(Data extracted from a collection)
= = = = =
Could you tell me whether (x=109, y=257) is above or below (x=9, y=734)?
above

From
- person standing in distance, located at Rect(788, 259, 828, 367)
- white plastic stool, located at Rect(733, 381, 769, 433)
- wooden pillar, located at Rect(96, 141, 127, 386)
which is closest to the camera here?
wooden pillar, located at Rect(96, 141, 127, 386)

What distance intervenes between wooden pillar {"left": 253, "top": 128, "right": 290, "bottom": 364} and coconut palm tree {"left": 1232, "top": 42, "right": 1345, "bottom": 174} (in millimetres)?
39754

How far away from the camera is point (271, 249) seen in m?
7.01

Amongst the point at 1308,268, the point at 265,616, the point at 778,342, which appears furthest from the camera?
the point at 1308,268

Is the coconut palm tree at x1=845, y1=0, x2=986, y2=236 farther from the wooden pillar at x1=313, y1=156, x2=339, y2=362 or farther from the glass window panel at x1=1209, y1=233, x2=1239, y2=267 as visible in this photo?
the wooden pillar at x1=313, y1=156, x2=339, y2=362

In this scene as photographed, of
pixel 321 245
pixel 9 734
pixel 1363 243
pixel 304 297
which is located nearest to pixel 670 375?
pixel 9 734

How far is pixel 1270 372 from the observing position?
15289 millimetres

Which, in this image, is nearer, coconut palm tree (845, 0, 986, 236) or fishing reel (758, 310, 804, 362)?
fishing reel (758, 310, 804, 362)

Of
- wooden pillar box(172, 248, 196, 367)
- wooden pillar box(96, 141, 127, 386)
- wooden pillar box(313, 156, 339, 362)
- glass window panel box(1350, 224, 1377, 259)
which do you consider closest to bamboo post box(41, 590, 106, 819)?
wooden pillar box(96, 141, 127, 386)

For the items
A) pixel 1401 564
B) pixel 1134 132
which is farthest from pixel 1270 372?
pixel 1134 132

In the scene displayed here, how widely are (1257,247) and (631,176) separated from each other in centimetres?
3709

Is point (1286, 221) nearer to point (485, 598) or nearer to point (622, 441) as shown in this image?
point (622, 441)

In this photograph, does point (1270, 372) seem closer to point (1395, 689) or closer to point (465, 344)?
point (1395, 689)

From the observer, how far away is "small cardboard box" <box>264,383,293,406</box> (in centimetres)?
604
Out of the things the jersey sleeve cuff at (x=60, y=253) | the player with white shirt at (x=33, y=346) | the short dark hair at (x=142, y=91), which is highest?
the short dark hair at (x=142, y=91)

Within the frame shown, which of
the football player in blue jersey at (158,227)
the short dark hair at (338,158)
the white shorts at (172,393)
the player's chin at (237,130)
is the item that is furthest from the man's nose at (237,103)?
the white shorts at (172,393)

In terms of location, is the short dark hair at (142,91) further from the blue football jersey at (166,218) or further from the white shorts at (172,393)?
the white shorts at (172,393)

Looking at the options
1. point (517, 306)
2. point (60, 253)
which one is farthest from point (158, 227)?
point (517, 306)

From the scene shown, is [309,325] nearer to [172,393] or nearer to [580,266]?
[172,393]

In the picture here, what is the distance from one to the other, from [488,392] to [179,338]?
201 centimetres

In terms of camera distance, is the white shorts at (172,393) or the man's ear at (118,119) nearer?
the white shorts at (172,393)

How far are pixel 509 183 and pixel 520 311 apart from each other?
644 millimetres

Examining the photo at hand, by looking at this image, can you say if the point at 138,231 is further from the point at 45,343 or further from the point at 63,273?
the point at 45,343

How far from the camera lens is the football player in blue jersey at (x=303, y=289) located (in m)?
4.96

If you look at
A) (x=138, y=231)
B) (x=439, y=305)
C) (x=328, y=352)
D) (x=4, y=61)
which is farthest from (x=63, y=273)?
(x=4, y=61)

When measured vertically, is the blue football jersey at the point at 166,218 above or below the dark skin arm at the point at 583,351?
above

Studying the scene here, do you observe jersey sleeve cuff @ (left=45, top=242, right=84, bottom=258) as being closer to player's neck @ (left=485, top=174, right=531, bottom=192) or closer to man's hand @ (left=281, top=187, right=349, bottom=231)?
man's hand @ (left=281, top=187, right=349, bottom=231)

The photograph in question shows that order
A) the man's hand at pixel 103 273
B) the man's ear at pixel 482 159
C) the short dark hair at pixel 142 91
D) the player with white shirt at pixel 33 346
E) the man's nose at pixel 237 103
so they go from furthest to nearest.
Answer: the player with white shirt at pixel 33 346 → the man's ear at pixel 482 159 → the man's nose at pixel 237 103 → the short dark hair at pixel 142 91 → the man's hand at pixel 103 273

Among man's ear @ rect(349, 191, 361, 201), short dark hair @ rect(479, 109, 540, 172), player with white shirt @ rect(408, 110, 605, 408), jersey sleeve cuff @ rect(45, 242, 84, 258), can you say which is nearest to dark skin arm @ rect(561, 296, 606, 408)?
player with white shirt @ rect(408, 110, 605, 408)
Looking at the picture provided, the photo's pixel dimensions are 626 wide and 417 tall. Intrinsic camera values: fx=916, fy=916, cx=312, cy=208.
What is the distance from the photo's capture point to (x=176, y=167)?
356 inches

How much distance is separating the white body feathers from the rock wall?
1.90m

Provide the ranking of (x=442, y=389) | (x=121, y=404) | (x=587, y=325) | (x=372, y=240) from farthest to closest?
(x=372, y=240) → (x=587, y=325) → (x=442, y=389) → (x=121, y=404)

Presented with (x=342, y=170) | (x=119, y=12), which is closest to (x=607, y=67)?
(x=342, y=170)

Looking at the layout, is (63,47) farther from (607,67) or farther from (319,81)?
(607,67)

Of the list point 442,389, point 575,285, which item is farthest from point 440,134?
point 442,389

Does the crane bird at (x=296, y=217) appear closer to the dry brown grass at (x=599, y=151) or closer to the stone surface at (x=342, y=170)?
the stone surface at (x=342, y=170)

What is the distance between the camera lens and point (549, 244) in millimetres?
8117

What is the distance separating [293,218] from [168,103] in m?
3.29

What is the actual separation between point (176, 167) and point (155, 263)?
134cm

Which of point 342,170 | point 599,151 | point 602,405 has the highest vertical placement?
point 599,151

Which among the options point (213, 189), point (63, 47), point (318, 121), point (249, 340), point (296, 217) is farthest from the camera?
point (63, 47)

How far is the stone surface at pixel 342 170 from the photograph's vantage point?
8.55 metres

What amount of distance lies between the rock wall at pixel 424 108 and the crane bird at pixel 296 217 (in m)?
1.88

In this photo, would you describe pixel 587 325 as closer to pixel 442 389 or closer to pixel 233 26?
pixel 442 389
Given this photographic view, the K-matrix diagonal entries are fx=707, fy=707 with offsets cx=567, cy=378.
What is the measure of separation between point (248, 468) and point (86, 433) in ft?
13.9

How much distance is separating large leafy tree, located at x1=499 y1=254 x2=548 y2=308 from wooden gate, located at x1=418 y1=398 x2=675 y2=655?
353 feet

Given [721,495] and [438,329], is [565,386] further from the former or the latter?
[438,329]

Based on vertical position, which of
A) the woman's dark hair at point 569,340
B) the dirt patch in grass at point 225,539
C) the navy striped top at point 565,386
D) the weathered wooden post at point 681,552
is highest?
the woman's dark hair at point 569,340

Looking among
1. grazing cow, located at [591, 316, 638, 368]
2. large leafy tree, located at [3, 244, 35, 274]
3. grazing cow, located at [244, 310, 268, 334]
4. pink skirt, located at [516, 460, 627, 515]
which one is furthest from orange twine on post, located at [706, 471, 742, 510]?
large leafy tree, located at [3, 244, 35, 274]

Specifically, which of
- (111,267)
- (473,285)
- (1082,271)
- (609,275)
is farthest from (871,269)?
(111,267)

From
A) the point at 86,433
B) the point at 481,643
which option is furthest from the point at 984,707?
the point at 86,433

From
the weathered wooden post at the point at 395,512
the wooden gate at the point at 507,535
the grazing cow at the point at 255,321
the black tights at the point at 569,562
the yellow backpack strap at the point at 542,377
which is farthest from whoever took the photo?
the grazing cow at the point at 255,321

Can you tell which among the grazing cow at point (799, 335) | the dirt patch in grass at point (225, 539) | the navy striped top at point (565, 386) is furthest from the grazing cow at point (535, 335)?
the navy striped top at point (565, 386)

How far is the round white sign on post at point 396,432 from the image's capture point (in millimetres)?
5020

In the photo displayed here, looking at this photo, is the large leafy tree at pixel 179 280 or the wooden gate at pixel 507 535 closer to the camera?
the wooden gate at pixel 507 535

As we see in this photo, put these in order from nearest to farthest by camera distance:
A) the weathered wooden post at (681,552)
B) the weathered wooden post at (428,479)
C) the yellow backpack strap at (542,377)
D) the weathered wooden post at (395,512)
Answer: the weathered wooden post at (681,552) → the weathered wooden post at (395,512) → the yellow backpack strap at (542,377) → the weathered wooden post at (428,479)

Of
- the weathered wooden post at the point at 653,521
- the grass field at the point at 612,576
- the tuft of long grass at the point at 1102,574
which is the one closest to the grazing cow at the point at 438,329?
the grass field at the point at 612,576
= = = = =
Everything from the line containing "In the photo" to the last line of the entries above should be quoted exactly, and only that.

In the photo displayed here, looking at this photo, is the large leafy tree at pixel 179 280 or the wooden gate at pixel 507 535 closer to the camera?
the wooden gate at pixel 507 535

As we see in this photo, put these in order from nearest to farthest by camera distance:
A) the weathered wooden post at (681,552)
B) the weathered wooden post at (428,479)
C) the yellow backpack strap at (542,377)
D) the weathered wooden post at (395,512)
Answer: the weathered wooden post at (681,552) → the weathered wooden post at (395,512) → the yellow backpack strap at (542,377) → the weathered wooden post at (428,479)

Of
- the weathered wooden post at the point at 653,521
- the grass field at the point at 612,576
- the tuft of long grass at the point at 1102,574
which is the one closest to the grazing cow at the point at 438,329?
the grass field at the point at 612,576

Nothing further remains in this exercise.